++++ Exercise data ++++

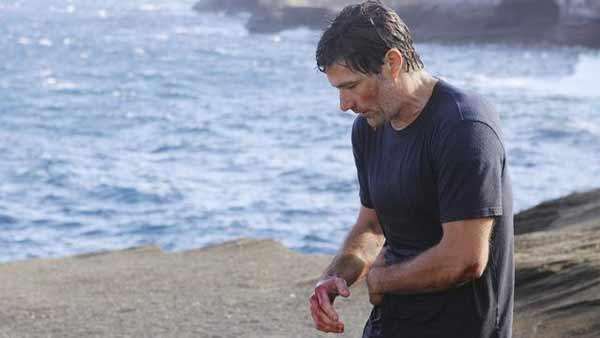 Jack Shepard (Matthew Fox) clutches his side. Earlier, he was stabbed by the Man in Black, who he then pushed over a cliff.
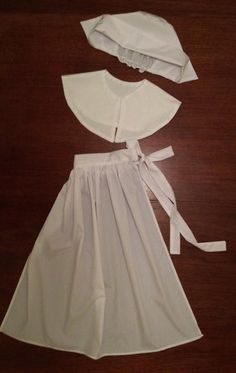 Items similar to Pilgrim girl 3 piece costume accessories on Etsy Pilgrim girl hat, collar, and apron made from white cotton muslin or linen. Please give measurements for waist and length (waist to he Pilgrim Outfit, Pilgrim Dresses, Pilgrim Costume, Homemade Costumes, Diy Costumes, Halloween Costumes, Clothing Patterns, Dress Patterns, Amish Dolls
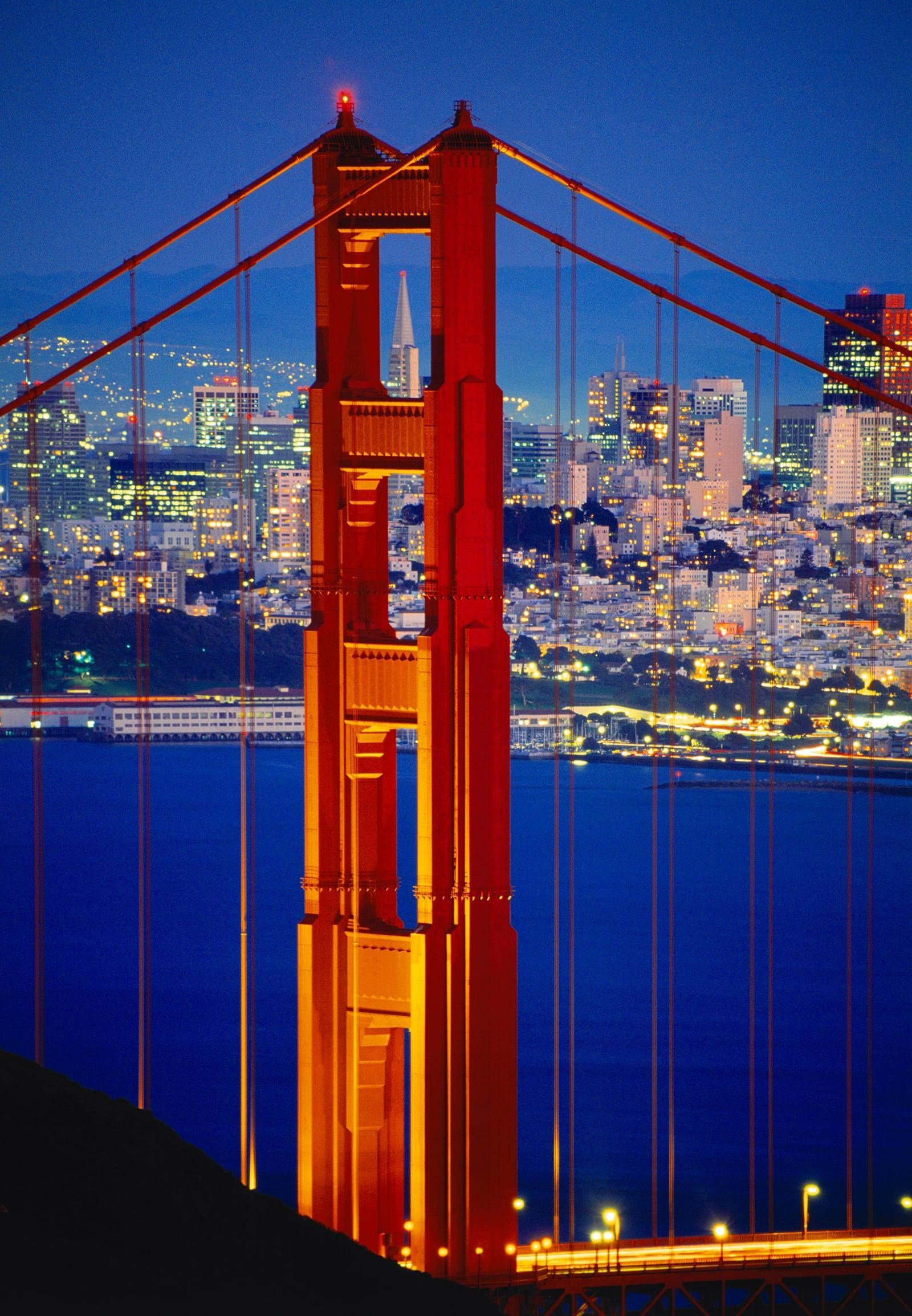 Close up of one of the Golden Gate Bridge towers at night with San Francisco lit up in the background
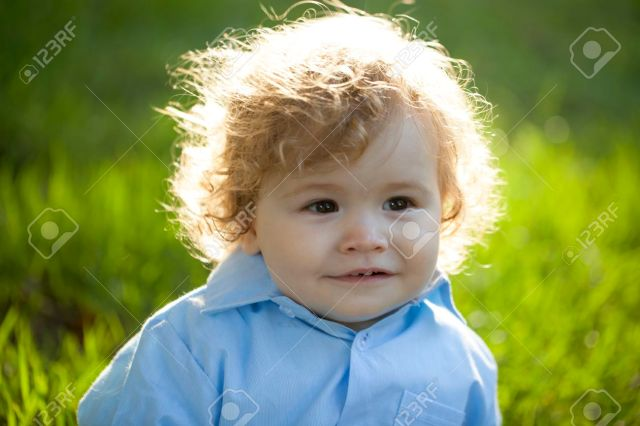 portrait of smiling baby boy with blond curly hair on fresh green..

++++

* Your assignment *
Pictures aside, reproduce the listing above exactly.

* Answer box *
 Jack Shepard (Matthew Fox) clutches his side. Earlier, he was stabbed by the Man in Black, who he then pushed over a cliff.
 Items similar to Pilgrim girl 3 piece costume accessories on Etsy Pilgrim girl hat, collar, and apron made from white cotton muslin or linen. Please give measurements for waist and length (waist to he Pilgrim Outfit, Pilgrim Dresses, Pilgrim Costume, Homemade Costumes, Diy Costumes, Halloween Costumes, Clothing Patterns, Dress Patterns, Amish Dolls
 Close up of one of the Golden Gate Bridge towers at night with San Francisco lit up in the background
 portrait of smiling baby boy with blond curly hair on fresh green..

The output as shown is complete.